#### Task to complete:
Exercise in exact copying. Transcribe every entry that follows, word for word.

#### Material supplied:
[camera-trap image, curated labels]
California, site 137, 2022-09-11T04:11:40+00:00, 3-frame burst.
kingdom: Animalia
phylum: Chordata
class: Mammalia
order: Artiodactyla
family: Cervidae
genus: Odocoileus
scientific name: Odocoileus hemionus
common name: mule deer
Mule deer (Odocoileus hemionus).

#### Answer space:
[camera-trap image, curated labels]
California, site 137, 2022-09-11T04:11:40+00:00, 3-frame burst.
kingdom: Animalia
phylum: Chordata
class: Mammalia
order: Artiodactyla
family: Cervidae
genus: Odocoileus
scientific name: Odocoileus hemionus
common name: mule deer
Mule deer (Odocoileus hemionus).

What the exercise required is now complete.